FIG. 1 is a view showing a structure of a plating apparatus for performing an electrolytic plating method of a semiconductor device according to an embodiment of the present invention.

FIG. 2 is a view showing details of the jig of FIG. 1;

FIG. 3 is a diagram showing an in-plane distribution of bump height.

FIG. 4 is a characteristic diagram showing a relationship between a bump height and a flow rate, and a relationship between a height variation and a flow rate.

FIG. 5 is a diagram showing a flow of a plating solution in a plating tank when a wafer (cathode electrode) and an anode electrode are arranged to face each other.

FIG. 6 is a view showing another example of the present invention, in which the wafer is immersed in a plating solution with the wafer facing upward.

FIG. 7 is a diagram showing a part of a manufacturing apparatus for performing a conventional electrolytic plating method.

FIG. 8 is a view showing a manufacturing apparatus for performing a conventional electrolytic plating method.

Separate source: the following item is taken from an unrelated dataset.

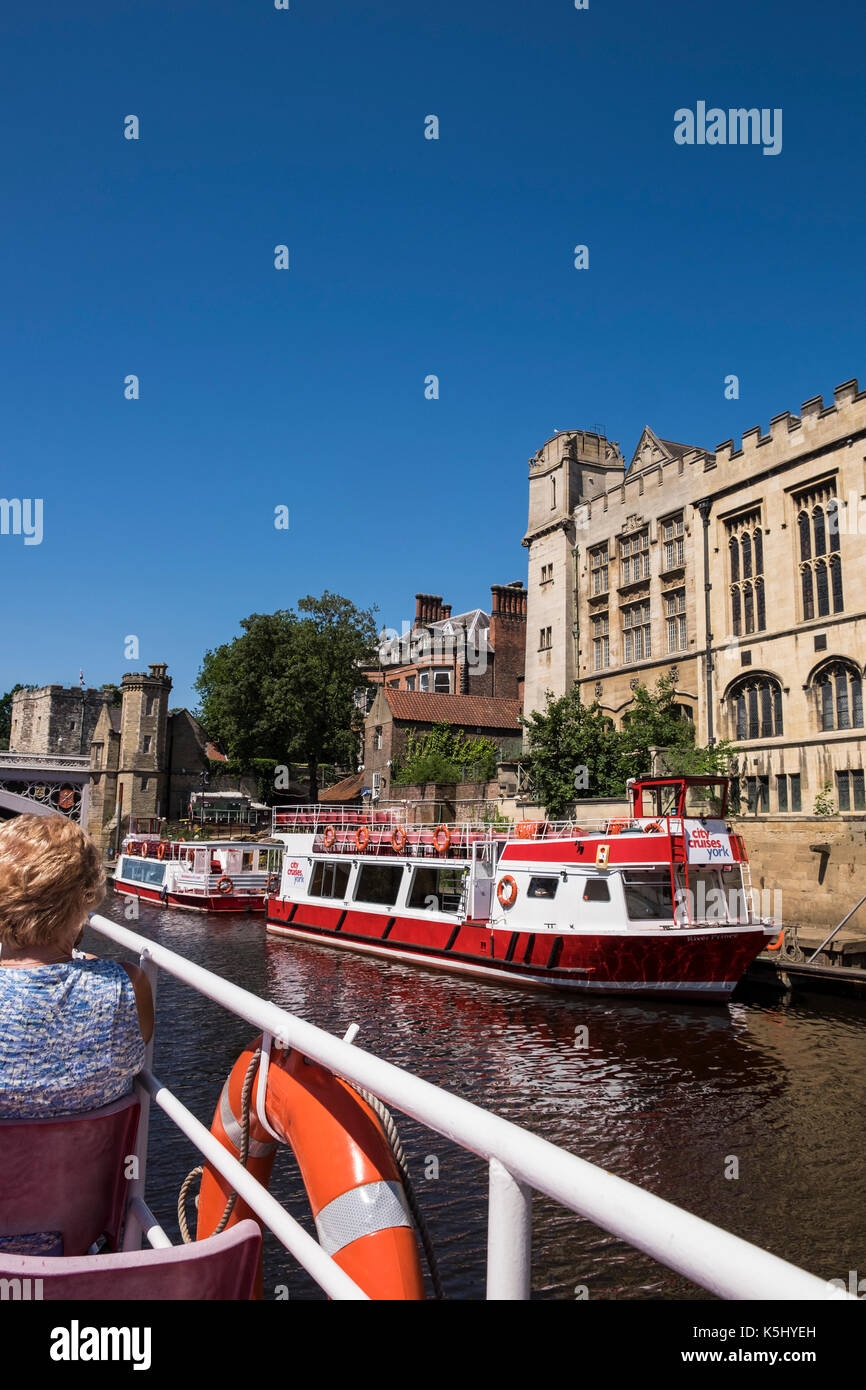 Excursion d'une journée sur un bateau-mouche sur la rivière Ouse, York, Yorkshire, Angleterre, Royaume-Uni Banque D'Images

FIG. 9 is a diagram showing a conventional in-plane distribution of bump height.

[Explanation of symbols]

12: plating bath, 13: anode electrode, 14: jig, 1
5 plating surface, 16 plating solution, 17 cathode electrode, 18
... Plating solution circulation tank.

──────────────────────────────────────────────────続 き Continued on the front page (72) Inventor Toru Watanabe 72 Horikawa-cho, Saiwai-ku, Kawasaki-shi, Kanagawa Prefecture Inside the Toshiba Horikawa-cho Plant (56) References JP-A-4-107283 (JP, A) (58) Field surveyed (Int. Cl. ⁷ , DB name) H01L 21/60 C25D 7/12 H01L 21/288

Claims (3)

(57) [Claims] In an electrolytic plating method for forming a bump electrode of a semiconductor device, only a plating surface of the semiconductor device is held in a state of being exposed in a plating bath, and an anode electrode is used as a common electrode of a plurality of substrates. Is disposed without facing the semiconductor device, and electrolytic plating is performed. 2. An electroplating method for forming a bump electrode of a semiconductor device, wherein only a plating surface of the surface of the semiconductor device is held in a state of being exposed in a plating solution tank, and a normal line of a plating surface of the semiconductor device is provided. And electroplating by orthogonally arranging the normal lines of the anode electrode and the anode electrode. 3. The electrolytic plating method for a semiconductor device according to claim 1, wherein the electrolytic plating uses a plating solution in which a metal complex ion of a metal to be deposited is formed.